WHAT YOU NEED TO DO: Render the stretch of the material from the line containing "Which entry among" through its end as a JSON list of strings, one string per line, including both ends and omitting blank lines.

....................

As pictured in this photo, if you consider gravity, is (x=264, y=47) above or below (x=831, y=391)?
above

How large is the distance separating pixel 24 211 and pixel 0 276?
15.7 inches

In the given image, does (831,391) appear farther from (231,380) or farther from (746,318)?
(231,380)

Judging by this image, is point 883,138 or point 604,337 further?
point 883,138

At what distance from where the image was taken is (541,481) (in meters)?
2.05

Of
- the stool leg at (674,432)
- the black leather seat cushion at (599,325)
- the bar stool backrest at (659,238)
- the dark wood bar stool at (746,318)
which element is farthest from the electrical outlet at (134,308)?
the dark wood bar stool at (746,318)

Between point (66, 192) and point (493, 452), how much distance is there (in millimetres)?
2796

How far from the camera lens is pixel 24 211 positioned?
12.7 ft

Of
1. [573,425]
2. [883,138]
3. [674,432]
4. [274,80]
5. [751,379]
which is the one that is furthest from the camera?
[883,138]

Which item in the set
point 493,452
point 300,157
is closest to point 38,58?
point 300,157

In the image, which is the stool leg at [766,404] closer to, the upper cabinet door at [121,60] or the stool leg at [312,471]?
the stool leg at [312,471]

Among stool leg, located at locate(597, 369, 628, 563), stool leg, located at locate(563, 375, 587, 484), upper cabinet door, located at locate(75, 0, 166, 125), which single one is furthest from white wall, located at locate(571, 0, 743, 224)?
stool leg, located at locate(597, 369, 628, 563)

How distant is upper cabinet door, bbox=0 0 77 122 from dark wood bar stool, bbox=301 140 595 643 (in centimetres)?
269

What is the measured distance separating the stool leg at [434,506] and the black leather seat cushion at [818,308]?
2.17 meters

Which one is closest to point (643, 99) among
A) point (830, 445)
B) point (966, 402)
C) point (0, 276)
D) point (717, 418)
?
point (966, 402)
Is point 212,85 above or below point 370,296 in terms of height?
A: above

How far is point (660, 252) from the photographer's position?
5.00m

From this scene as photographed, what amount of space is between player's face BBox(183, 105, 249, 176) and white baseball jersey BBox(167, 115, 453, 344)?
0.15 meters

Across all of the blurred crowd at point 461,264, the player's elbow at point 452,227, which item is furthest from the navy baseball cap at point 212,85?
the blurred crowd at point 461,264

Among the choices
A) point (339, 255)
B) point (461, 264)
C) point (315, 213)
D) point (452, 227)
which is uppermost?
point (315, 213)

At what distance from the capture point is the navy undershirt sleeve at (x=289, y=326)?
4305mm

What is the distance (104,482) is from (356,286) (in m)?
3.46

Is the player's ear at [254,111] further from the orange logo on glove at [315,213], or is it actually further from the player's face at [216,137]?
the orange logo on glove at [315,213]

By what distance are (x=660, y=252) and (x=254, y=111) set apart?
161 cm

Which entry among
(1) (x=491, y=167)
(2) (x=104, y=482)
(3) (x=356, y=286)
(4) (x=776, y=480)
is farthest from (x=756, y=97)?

....................

RESULT OF THIS TASK:
[
  "Which entry among",
  "(1) (x=491, y=167)",
  "(2) (x=104, y=482)",
  "(3) (x=356, y=286)",
  "(4) (x=776, y=480)",
  "is farthest from (x=756, y=97)?"
]